___ ESTRATTO

Se vogliamo prendere una data di riferimento per valutare le politiche pubbliche dei governi, comprese quelle sociali e per il lavoro, questa è certamente il Covid. Si è giustamente consolidata negli esperti, ma anche nella opinione pubblica, l’idea che la pandemia avrebbe dovuto costituire uno spartiacque tra le politiche adottate prima dell’evento e quelle successive. Nel senso di affrontare quel dramma globale come occasione di cambiamento. Non sempre questo è avvenuto. Eppure, questo spartiacque è esplicito nella scelta economica più importante che il Covid ha ispirato: il programma Next generation EU; che rappresenta un modo nuovo per l’Europa di concepire la politica economico sociale. Sono tre le principali caratteristiche del NGEU. La prima è la istituzione di un debito comune tra gli Stati membri. Si è parlato molto di debito buono, debito cattivo; qui si aggiunge la novità del debito comune. Cioè contratto insieme. E, si sa, che i debiti condivisi fanno, sì, litigare, ma tengono uniti i contraenti, tanto più se tutti i componenti la comunità sono già altamente indebitati per conto loro… La seconda caratteristica è la finalità: finanziare due grandi obiettivi di trasformazione della società: la transizione digitale e la transizione ambientale. Una novità che sfocia addirittura in un ripensamento del “modello” di sviluppo. Infine, l’ingente quantità di risorse messe a disposizione degli Stati membri (e sappiamo che l’Italia ne ha beneficiato più degli altri) per sostenere questa “rivoluzione”. Un volume di risorse ben superiore al piano Marshall.

______
___ VOCI ELENCATE

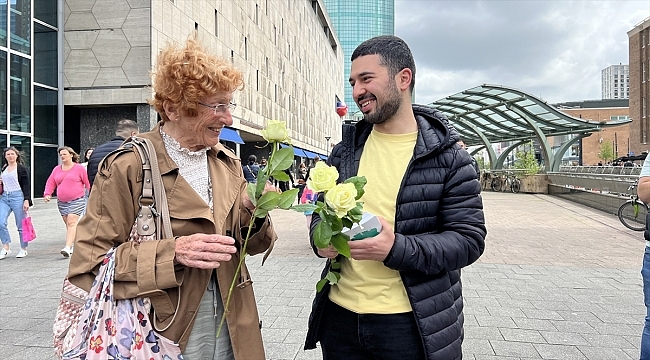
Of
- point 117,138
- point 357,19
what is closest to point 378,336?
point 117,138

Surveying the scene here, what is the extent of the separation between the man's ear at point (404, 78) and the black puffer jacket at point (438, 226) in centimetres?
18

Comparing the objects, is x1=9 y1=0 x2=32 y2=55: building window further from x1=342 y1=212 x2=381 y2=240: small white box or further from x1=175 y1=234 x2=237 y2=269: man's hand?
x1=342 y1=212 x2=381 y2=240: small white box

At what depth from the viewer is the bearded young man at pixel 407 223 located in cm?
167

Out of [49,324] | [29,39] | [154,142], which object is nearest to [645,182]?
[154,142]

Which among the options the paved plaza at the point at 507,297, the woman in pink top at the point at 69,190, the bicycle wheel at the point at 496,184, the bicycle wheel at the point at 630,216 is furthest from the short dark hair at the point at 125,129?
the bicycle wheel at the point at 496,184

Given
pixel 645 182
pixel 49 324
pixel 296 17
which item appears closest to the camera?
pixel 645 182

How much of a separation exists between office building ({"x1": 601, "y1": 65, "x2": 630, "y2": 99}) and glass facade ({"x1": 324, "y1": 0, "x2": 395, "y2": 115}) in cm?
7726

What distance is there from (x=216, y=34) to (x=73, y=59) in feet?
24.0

______
___ VOCI ELENCATE

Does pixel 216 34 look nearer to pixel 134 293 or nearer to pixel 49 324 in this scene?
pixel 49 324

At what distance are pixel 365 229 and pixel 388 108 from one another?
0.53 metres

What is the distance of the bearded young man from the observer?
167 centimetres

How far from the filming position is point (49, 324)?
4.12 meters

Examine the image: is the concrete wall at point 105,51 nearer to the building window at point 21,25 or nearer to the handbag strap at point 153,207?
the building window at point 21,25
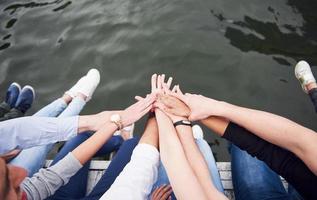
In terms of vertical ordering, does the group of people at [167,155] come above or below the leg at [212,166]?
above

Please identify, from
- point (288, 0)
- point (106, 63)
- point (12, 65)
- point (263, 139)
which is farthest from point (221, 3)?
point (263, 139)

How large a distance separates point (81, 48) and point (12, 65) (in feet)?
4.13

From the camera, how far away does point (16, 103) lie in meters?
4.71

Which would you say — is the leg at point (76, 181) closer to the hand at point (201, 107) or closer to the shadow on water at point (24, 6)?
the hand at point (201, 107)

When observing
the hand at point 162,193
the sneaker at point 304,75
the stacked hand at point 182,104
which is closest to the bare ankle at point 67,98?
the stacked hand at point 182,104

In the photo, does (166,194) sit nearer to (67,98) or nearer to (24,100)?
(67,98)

______
___ VOCI ELENCATE

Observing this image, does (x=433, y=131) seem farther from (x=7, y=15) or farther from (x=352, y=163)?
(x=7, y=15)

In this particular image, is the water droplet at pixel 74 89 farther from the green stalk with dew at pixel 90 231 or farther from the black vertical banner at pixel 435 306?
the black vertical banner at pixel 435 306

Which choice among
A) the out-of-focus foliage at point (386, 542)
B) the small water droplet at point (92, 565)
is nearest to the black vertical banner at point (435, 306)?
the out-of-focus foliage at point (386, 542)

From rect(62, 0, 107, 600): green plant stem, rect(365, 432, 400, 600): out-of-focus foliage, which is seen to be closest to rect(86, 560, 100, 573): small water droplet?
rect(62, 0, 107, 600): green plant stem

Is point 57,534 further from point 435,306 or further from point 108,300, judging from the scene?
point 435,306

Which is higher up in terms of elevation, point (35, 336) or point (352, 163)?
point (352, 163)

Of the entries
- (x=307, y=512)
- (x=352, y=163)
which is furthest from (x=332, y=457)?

______

**USANDO LE INFORMAZIONI:**
1. Nell'estratto, a quale piano viene paragonato il volume di risorse del programma Next generation EU?
2. Elenca le tre principali caratteristiche del programma Next generation EU indicate nell'estratto.
Per rispondere ci si basa unicamente sull'estratto.

**RISPOSTE PER ESERCIZIO:**
1. Al piano Marshall, che il volume di risorse supera di molto.

2.
- L'istituzione di un debito comune tra gli Stati membri.
- La finalità di finanziare due grandi obiettivi di trasformazione della società: la transizione digitale e la transizione ambientale.
- L'ingente quantità di risorse messe a disposizione degli Stati membri.